Gord wrote in to tell us that the ball is probably travelling at upwards of 39 yards per second. That means that the ball will travel 8 yards faster than any player could react to get his arm out of the way.
Now obviously I was watching “Match of the Day” and not “Math of the Day” (ho ho) – for the pundits on this, as with all other football shows in the UK – rejoice in their inability to do basic maths. If you are a long term reader you may recall that when BT Sprout became involved with the Emirates Cup it had its pundits making fun of the fact that in the Cup the teams get three points for a win, one for a draw and one for a goal.
Live in the studio they all proclaimed that they could not do the resultant maths, and started making fun of the Emirates Cup. Untold along with other Arsenal sites made a fuss, and the following day the Sprout reigned in its commentators who suddenly found that they could do the maths after all (although probably prompted down their earpieces).
But in such a situation, it is hard to imagine football presenters being able to calculate the speed of a ball over a distance. And yet here we had the Match of the Day threesome all proclaiming that eight yards was not “close”, so the excuse of closeness could not be used to excuse a handball (although as I have said there was no handball anyway).
But in fact what we need to know – and what I hope someone will help me sort out – is how far away does a player have to be, to be able to react in time to get an arm out of the way of a ball hit with power straight at the player’s arm.
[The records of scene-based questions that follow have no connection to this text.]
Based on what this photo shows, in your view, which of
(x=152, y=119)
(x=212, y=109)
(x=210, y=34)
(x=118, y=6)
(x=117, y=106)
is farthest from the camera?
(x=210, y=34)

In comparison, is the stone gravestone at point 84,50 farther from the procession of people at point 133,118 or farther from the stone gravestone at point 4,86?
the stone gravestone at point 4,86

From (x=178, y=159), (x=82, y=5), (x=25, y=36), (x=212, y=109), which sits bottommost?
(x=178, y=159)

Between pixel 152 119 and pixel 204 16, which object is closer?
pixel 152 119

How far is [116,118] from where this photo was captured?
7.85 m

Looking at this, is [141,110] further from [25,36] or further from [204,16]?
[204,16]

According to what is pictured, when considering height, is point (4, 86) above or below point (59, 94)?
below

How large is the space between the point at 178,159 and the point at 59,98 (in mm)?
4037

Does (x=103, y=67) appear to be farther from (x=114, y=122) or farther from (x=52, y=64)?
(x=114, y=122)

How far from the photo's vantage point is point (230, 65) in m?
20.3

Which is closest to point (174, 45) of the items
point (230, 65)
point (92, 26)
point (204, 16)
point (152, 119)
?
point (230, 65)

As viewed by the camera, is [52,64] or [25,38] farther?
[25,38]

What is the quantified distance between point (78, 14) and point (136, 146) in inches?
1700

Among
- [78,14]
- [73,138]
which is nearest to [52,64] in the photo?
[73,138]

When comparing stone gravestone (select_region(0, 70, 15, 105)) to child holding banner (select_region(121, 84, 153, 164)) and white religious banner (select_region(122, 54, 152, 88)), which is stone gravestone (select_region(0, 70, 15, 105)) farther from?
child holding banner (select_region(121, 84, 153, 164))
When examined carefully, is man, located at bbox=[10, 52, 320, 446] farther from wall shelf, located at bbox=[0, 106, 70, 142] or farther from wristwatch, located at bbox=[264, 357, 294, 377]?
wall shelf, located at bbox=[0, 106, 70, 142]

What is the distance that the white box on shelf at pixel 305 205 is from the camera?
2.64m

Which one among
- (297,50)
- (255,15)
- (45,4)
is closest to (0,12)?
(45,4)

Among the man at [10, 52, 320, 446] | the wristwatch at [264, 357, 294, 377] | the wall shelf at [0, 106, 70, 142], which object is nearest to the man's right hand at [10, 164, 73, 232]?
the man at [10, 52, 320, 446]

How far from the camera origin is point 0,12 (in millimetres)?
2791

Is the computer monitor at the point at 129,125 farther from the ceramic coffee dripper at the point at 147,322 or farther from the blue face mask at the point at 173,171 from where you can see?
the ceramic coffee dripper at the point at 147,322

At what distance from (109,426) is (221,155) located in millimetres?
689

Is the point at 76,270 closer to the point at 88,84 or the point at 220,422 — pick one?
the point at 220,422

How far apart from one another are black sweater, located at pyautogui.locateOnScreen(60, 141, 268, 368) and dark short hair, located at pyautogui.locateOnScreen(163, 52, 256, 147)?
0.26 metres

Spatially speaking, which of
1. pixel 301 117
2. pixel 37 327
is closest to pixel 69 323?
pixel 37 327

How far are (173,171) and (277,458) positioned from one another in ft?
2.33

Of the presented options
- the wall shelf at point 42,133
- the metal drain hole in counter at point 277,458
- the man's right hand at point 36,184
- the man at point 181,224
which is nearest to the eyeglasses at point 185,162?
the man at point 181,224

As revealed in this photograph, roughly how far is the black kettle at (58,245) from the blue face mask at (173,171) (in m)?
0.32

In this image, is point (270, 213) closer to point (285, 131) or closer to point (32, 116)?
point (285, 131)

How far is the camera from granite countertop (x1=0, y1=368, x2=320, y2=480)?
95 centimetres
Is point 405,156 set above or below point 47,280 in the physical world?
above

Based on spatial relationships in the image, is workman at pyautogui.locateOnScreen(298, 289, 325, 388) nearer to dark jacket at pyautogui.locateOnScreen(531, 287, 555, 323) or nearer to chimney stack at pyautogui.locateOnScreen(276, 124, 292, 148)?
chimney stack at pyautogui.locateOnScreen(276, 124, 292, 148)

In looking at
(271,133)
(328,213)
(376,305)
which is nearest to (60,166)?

We know that the penalty spot is 12 yards from the goal, and that all a keeper can do is guess which way the ball is going to travel; keepers don’t dive once they have seen the ball in flight. So I suspect 12 yards is also not enough distance for a player to be able to get his arms out of the way.
Of course players can help themselves when defending by keeping their arms down – and indeed that is what happened in the case we looked at – it was the BBC who made the mistake of confusing a left arm raised with a ball hitting the right arm a few seconds later.
But if we knew that a player could simply not get his arm out of the way in time to avoid a shot hit with force from a certain distance, that would help. Players would still have an obligation to keep their arms down rather than waived akimbo, and indeed we see many defenders stick their hands behind their backs while defending in the box, but this could be another helpful piece of information.
If anyone can tell me how far away from a ball hit with power a player has to be to have time to move his arm out of the way as the ball approaches, I could publish that, along with a guide to the meaning of left and right (for the benefit of BBC pundits).